Eles estão surpreendidos e desorientados. O grande capital financeiro sofreu na Grã-Bretanha uma derrota histórica. As ingerências e pressões de todo o tipo sobre o povo britânico fracassaram. Nem o vergonhoso acordo da União Europeia com Cameron contra os direitos dos emigrantes, nem o empenhamento de Obama por uma «forte Europa», nem os cenários de catástrofe desenhados pelos grandes grupos económicos e financeiros da City e pelos eurocratas de Bruxelas impediram o Brexit.

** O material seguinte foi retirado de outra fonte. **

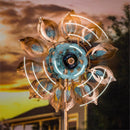 75"H Solar Wind Spinner, Copper and Verdigris Bloom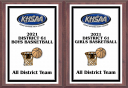 xxxKHSAA Basketball Color District/Regional All Tournament/MVP Plaques
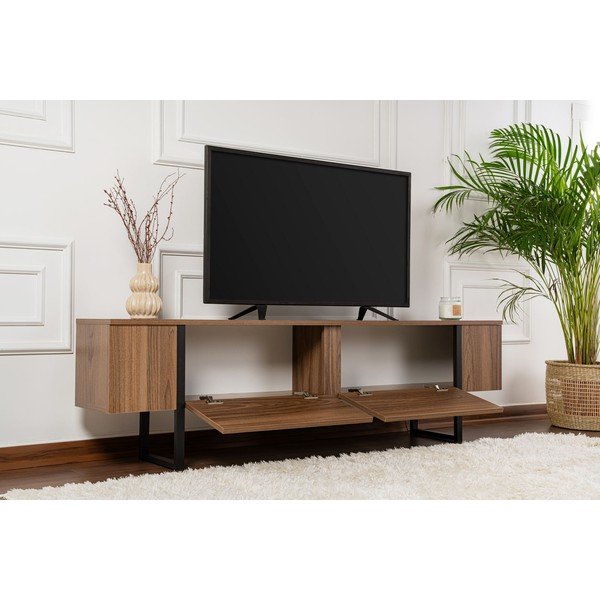 TV komoda u dekoru oraha u tamnoj prirodnoj boji 180x50x29,5 cm Serenity – Kalune Design-image-4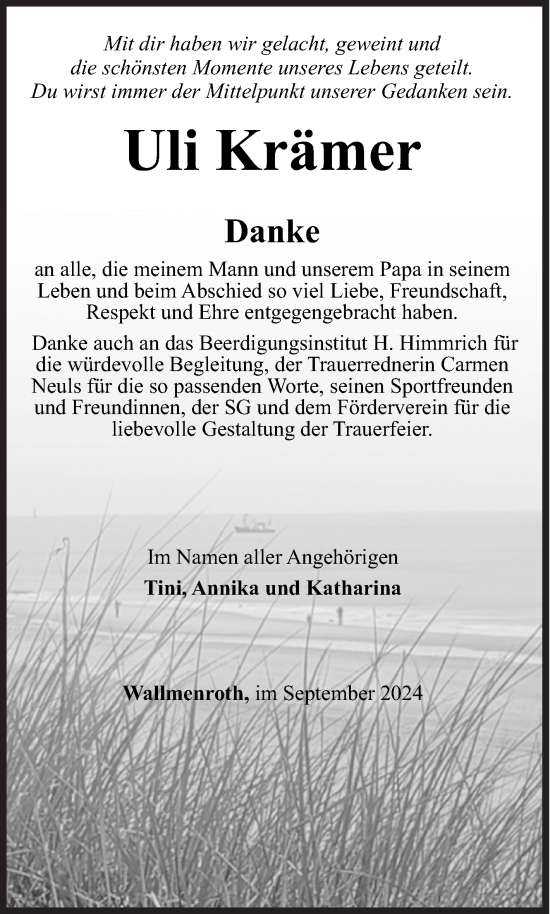 Traueranzeige von Uli Krämer von Siegener Zeitung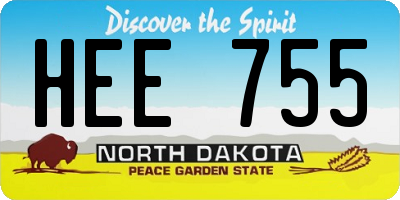 ND license plate HEE755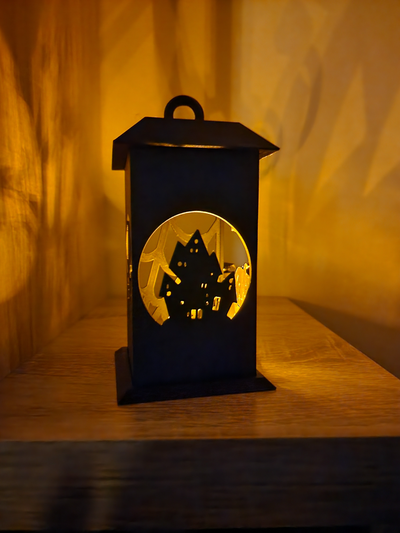 customizável bruxas lanterna by amaanv arte modelos 2023 luminária suporte luz azul chá leve teia aranha bastão abóbora assombrada casa 3d print model - Mito3D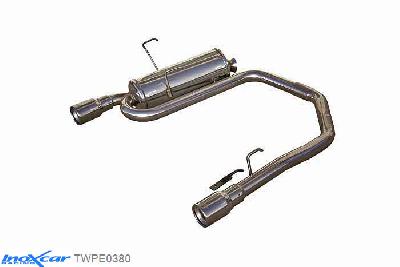 IX TWPE0380, Peugeot 106 1.6 16V RALLYE / GTI / 1.6 16V 1996-2003, Inoxcar Rear Rear silencerencer left / right 1X80mm Stainless steel, With E.E.C. homologation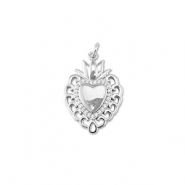 M&eacute;tal TQ laiton breloques coeur avec lotus Argent&eacute;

A crise na e da UE é na verdade muito profunda e sendo esta irreformável a surpresa e a desorientação que campeiam nos seus círculos dirigentes são inevitáveis.

Não se subestime porém a capacidade de adaptação da classe dominante – que aliás ainda não desistiu de reverter o resultado do referendo – e, sobretudo, mantenha-se bem viva a vigilância para com a conhecida teoria das «crises criativas» e as tentativas para transformar esta derrota em pretexto para concretizar o novo salto neoliberal, militarista e federalista que tem vindo a ser preconizado e desenhado pelo núcleo duro do processo de integração capitalista. As ondas de choque do Brexit far-se-ão sentir por muito tempo. São muitas as incertezas. Mas não pode haver qualquer dúvida de que o bloco imperialista que a UE é tudo fará para assegurar o seu poder.

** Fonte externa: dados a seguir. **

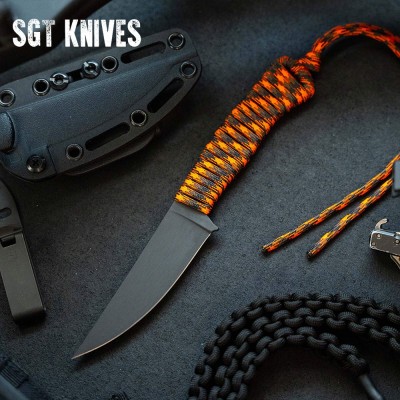 Speedgoat 2.0 Orange & Black | Full Tang Paracord Knife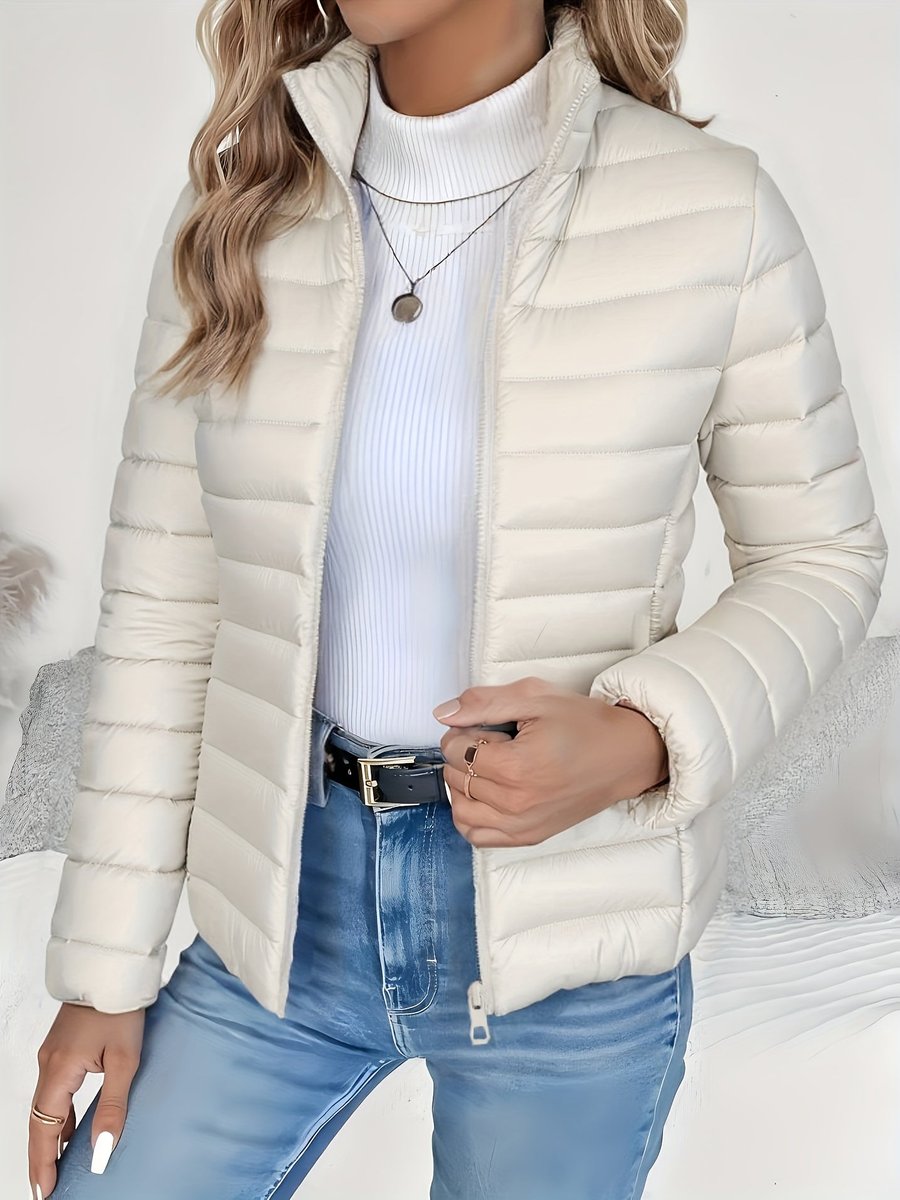 Women's Slim-Fit Quilted Zip-Up Puffer Jacket Turtleneck Sweater Layer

Para isso há uma primeira batalha que está a travar sem qualquer hesitação mobilizando todo o seu poderoso arsenal de manipulação mediática. É uma batalha no campo das ideias que pode ser decisiva para os seus objectivos imediatos e que consiste em iludir e falsificar as razões de fundo da vitória do sim à saída da Grã-Bretanha da UE. A fulanização, os erros de cálculo de Cameron ou a falta de empenho de Corbin, a luta pelo poder dentro do Partido Conservador e a conspiração para afastar a ala esquerda do Partido Trabalhista, massas de votantes levadas ao engano por tal ou tal personalidade e, sobretudo, o labéu de que o voto pelo Brexit seria um voto xenófobo e racista – tudo isto está a servir para esconder o essencial: que o voto pela saída é fundamentalmente um voto popular contra a deterioração da situação social que atinge particularmente regiões operárias de tradições progressistas e um voto contra a opressão nacional decorrente das políticas e da dinâmica supranacional da UE. Que isso esteja a ser em grande parte capitalizado por forças de extrema-direita, na Grã-Bretanha como em França e noutros países, é um perigo cuja responsabilidade cabe em primeiríssimo lugar às políticas anti-sociais e de opressão nacional do grande capital.

Um outro terreno onde a classe dominante não mostra hesitar, diz respeito ao reforço do braço militar europeu da NATO. A «política europeia de segurança e defesa comum», a seu tempo justificada pelos «europeístas de esquerda» como acto de «autonomia» e contraponto à hegemonia norte-americana, está cada vez mais articulada com os EUA e estreitamente inserida na máquina de guerra de uma NATO que não cessa de estender a sua esfera de intervenção a todo o planeta. Não é por acaso que logo no dia seguinte ao Brexit (ver Público, por exemplo) tudo eram interrogações quanto ao relacionamento futuro da UE com a Grã-Bretanha excepto no plano militar, evocando-se o poderio das forças armadas britânicas e o tratado de Saint-Malo franco-britânico (1998) que significou um poderoso impulso na militarização da UE. Em véspera da Cimeira da NATO de Varsóvia e da sua perigosíssima agenda, esta é uma razão mais para que, amanhã em Lisboa e sábado no Porto, o povo português erga a sua voz em defesa da Paz e pela dissolução da NATO.